From that moment, Ginghină dedicated his life to improving the laws of football with a view to improving player safety while enhancing the spectacle. His first big idea is to introduce octagonal pitches… and things only get crazier and more complicated from there. Using a flip chart and coloured counters, he outlines his vision for Football 2.0 (and 3.0, 4.0…) in earnest to an increasingly puzzled Porumboiu. For us watching at home, the experience is akin to being made to listen to your mate’s crackpot uncle down the pub explain how he would fix the offside rule. Which is to say it’s exasperating yet strangely enthralling.

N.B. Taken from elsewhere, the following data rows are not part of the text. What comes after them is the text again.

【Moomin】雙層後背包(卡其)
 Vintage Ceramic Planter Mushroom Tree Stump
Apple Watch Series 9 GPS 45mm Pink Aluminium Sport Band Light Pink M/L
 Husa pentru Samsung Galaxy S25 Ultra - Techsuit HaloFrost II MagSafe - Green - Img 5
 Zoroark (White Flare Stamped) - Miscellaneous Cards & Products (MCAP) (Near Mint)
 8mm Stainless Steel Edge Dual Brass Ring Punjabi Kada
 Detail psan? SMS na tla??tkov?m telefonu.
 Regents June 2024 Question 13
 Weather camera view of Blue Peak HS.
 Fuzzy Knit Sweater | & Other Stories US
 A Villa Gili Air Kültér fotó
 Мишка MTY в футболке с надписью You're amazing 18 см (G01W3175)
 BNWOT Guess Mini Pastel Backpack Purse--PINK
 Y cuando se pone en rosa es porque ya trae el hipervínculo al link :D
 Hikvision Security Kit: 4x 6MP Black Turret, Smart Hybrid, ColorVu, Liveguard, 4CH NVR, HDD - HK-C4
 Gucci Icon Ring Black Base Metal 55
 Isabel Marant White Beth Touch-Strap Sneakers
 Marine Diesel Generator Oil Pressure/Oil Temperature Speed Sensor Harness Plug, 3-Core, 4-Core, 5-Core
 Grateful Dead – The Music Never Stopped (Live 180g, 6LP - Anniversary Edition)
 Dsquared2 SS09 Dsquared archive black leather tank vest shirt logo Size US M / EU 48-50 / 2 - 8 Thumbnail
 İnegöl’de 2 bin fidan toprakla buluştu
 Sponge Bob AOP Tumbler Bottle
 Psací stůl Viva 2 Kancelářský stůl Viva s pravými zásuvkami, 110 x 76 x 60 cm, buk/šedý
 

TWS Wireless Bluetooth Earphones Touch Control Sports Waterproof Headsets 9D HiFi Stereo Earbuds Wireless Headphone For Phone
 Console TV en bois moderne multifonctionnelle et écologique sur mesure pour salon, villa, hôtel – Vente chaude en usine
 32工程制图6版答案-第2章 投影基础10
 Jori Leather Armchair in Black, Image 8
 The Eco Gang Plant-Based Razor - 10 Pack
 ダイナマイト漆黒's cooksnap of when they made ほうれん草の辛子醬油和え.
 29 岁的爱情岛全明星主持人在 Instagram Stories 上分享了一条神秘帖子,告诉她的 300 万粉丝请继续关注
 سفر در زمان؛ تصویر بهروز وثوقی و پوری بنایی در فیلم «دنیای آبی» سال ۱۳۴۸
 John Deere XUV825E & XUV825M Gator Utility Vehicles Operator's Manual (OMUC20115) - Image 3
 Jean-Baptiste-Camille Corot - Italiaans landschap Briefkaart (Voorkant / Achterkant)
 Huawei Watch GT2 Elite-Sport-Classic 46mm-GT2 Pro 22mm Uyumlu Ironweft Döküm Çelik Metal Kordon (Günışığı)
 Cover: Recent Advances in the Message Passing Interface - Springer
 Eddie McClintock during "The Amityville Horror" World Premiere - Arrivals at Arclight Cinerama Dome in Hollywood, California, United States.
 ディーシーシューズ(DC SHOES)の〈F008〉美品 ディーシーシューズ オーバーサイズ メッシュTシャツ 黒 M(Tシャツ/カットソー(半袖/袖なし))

Ginghină has a habit of losing his train of thought and frequently contradicts himself, but his enthusiasm and avuncular manner makes him instantly relatable. If only there were more people like him at the top of the game. But of course, Infinite Football goes way beyond tactics and regulations. It’s a humble rejection of the systems and structures that govern all aspects of our daily lives, not just sport. It’s an impassioned pitch for a more open, expressive society. It’s a portrait of a man, a family, a community. It’s the story of a broken dream pieced back together into something new and beautiful.
Admittedly, there’s not much in the way of actual football on offer here (unless you’re really craving some Romanian amateur indoor five-a-side). So apologies if you feel I’ve led you this far under false pretences. But the hopeful, universal message at the heart of Porumboiu’s film is surely one we can all get behind right now.
Infinite Football is released 8 May via Curzon Home Cinema.